Time Fades Away

dimanche 18 novembre 2007

When it's good sure is good

La salle s'est levée comme un seul homme. Nous étions assis jusqu'alors, chose plutôt rare pour un concert, et depuis une bonne heure et demi, nous encaissions. Et alors qu'il quittait la scène, nous applaudissions à tout rompre, biens décidés à ne pas en rester là. Nous étions assis, tout comme lui, tout comme ses deux guitaristes, son batteur. Seuls son bassiste et sa violoniste ont joué debout. La formation était déployée en arc de cercle, et il était côté cour. Puis il est revenu, chaleureusement rappelé, nous nous sommes rassis. Lui l'était toujours, assis, engoncé, tout voûté dans son fauteuil roulant, la guitare en bandoulière non pas avec une sangle, mais un simple bout de corde. Il avait un bonnet vissé sur la tête qui surlignait ses paupières gonflées, ses yeux bridés par quelque probable artifice. L'homme ne tient pas en place, gigote sans cesse, a du mal à contrôler certains gestes de son bras gauche, il doit souffrir. Il tient son plectre entre le pouce et l'index de sa main droite, ses autres doigts sont morts. Cela n'affecte en rien la musique qui sort du pincement des cordes de nylon.

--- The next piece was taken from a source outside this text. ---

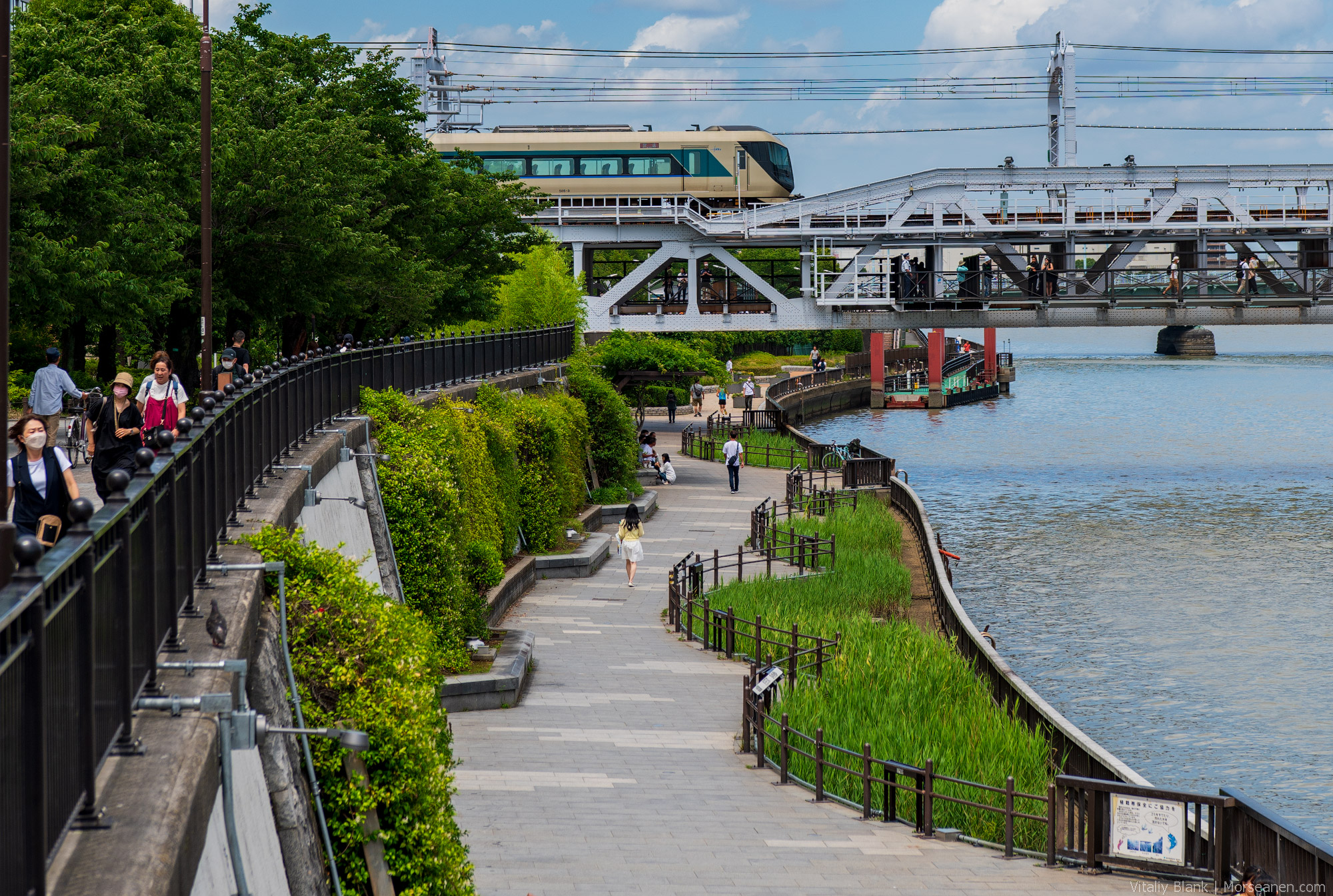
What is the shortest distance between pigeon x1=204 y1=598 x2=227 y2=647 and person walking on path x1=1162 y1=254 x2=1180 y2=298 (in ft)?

Le groupe, la bande du Thee Silver Mt. Zion, a mis en place les instruments. Lui est arrivé, sur la pointe des pieds, si j'ose dire, préparer son coin et dès que tout le monde était prêt, les lumières se sont éteintes. Ça a commencé doucement puis la tension est montée crescendo au fil des titres. Le dernier album North Star Deserter y est passé tout entier. Cela faisait longtemps que je n'avais ressenti quelque chose d'aussi intense, ni pareille émotion lors d'une prestation scénique, le frisson me parcourant régulièrement les bras puis le dos, les coups portés sur la grosse caisse me résonnant dans le corps tout entier, la respiration profonde parce que coupée, vidé, comme si, bien qu'assis, j'avais couru dix kilomètres.

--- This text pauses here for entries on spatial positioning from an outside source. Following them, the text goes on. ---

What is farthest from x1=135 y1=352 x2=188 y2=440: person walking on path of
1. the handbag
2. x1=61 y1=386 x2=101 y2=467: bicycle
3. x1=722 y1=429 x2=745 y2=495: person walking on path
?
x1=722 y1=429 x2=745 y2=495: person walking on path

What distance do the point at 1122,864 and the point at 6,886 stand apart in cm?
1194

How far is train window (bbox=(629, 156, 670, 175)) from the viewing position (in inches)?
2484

Nous debout à la fin, lui assis à nous saluer, d'un mouvement de la tête, visiblement satisfait de ce qu'il nous avait donné et de ce qu'on lui procurait en retour à cet instant. Il s'est passé quelques chose, un fluide magique entre le groupe, une alchimie parfaite, une osmose totale entre la scène et nous spectateurs. Vic Chesnutt se produisait à La Cigale, ce 13 novembre. C'est Ruby Tuesday, classique stonien, qui a conclu le set, précédé d'Over dont quelques mots résument bien ce qui s'est passé:

"When it's good sure is good
Yes and when it's good it's great
When it's great it's oh so wonderful
But when it ain't it ain't."


Un extrait, dix jours plus tôt à Munich.

Après ces quelques heures hors du temps, la vie continuait au dehors. Le froid commençait à gagner le boulevard Rochechouart et les rues de Pigalle illiminées de leurs néons chamarrés. Les trains avaient cessé de circuler. Je passerai sous silence la première partie, aussi prestigieuse fût elle prestigieuse, Okkervil River, qui a pourtant livré un prestation honnête, épaulés d'un fan-club enthousiaste, mais bien terne et fade à côté de ce qui a suivi.

5 commentaires:

Anonyme a dit…

Donc en fait j'aurai dû venir quoi en gros...

Solitary Man a dit…

Ben, en gros, je crois...
A vrai dire quand j'ai pris le billet, je n'attendais pas trop grand chose. A part que je n'avais pas Vic Chesnutt à mon tableau de chasse. Et les chansons de North Star Deserter ont pris leur relief, sur scène, ce soir là.
Je le reécoute depuis d'une autre façon.

Noboru Wataya a dit…

moi j'ai à peine écouté Chestnutt. un ou deux albums. mais j'ai beaucoup chanté Guilty by association, qui me paralysait.
welcomome poulette!

Solitary Man a dit…

Nob Wat>
"Paralysait"
Tu as trouvé ,humm, le mot juste.

Noboru Wataya a dit…

oups. ouais. stait un peu infortuné ce choix de mots.